I switched to an iPhone
For the past 10 years I’ve been an Android user. And, I’ve exclusively had Google phones, starting with the Nexus 5 and most recently the Pixel 3. Before that, I had an iPhone 4. But, I just switched back and now have a shiny new iPhone 13 mini.
So why did I switch? It came down to 3 reasons:
- The size. I like the smaller size and I can’t find a new, flagship Android phone in this size.
- The app quality. I like the Android operating system and think Google has really refined it. But, the quality of the Google Play store apps are, in general, not as good as their iPhone counterparts. It’s sad but I think it’s undeniably true.
- I wanted to try something new.
Things I Like
- Using the Google ecosystem (apps, services) on the iPhone is very feasible. One of my biggest hesitations in switching to iOS was the ease of continuing use of the Google ecosystem and I was not disappointed. The only annoyance I’ve found in this area is that iOS defaults opening address and web links in Apple Maps and Safari. But, it’s not as obtrusive as I expected.
- The quality of the apps. This was one of the reasons I switched and after using a few of my favorite apps I see a noticeable quality difference. It’s obvious many companies prioritize the quality of their iOS apps. Some examples: 1Password, Tablo TV, Zillow. In particular, the experience using 1Password on iOS is significantly better (reliable and seamless autofill, Face ID speed) than Android and since I use it so often this is no small factor.
- The Shortcuts app - I’m a sucker for automation and Shortcuts is a powerful, simple, and fun app.
- Widgets - I always enjoyed Android home screen widgets but in recent years it appears they have fallen out of interest of app developers. iOS has widgets and they are very polished and useful. The Weather and Google Calendar widgets are two of my favorites (so far…).
- The ability to enable “Do Not Disturb” mode “Until I Leave” a location.
- macOS interoperability:
- Universal Clipboard - I love being able to copy text on my MacBook and paste it on my iPhone (and vise-versa)! This is very useful.

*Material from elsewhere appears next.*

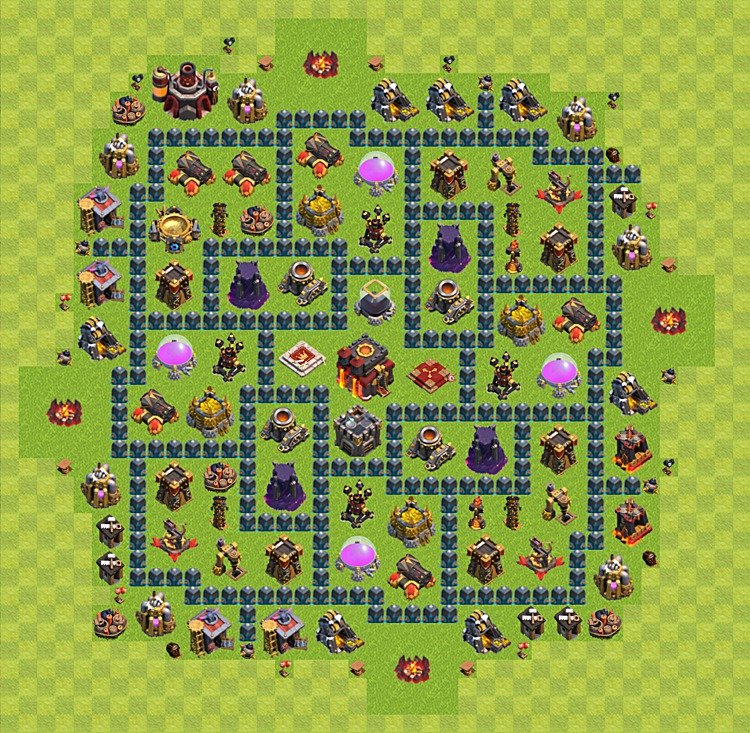 Top Rated TH10 Base – Trophy Pushing Trophy Design Season 2026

- Calls and Messages - it is very convenient to be able to make / receive phone calls and send / receive messages on my Mac without having to pick up my phone, while sitting at my desk. Granted, Google has “Messages for Web” that allows you to send / receive messages from a web app but this is only for messages and its pairing mechanism is finicky sometimes.
Things I Don’t Like
- Voice Dictation - Voice Dictation on iOS is not up to par with Android. Android’s voice dictation is much faster and more accurate. I have come to rely upon it heavily, especially for texting.
- Google Chrome interface - I don’t like the interface Chrome has on iOS. Undoubtedly, Google is trying to make its interface more iOS-like, but I prefer the layout on Android with tabs and navigation buttons on the top.
- Physical button location - Maybe it’s because I’m left handed but I very much prefer to have the power button on the left side of the phone and the volume buttons on the right side and on the iPhone 13, it is exactly the opposite of this.
- Lightening adapter - Ugh, need I say more? I had to buy a bunch of adapters which was not fun.
- The inability to schedule text messages - I love this feature on Android and it simply doesn’t exist on iOS.
With all things considered, I am very happy and glad I made the switch!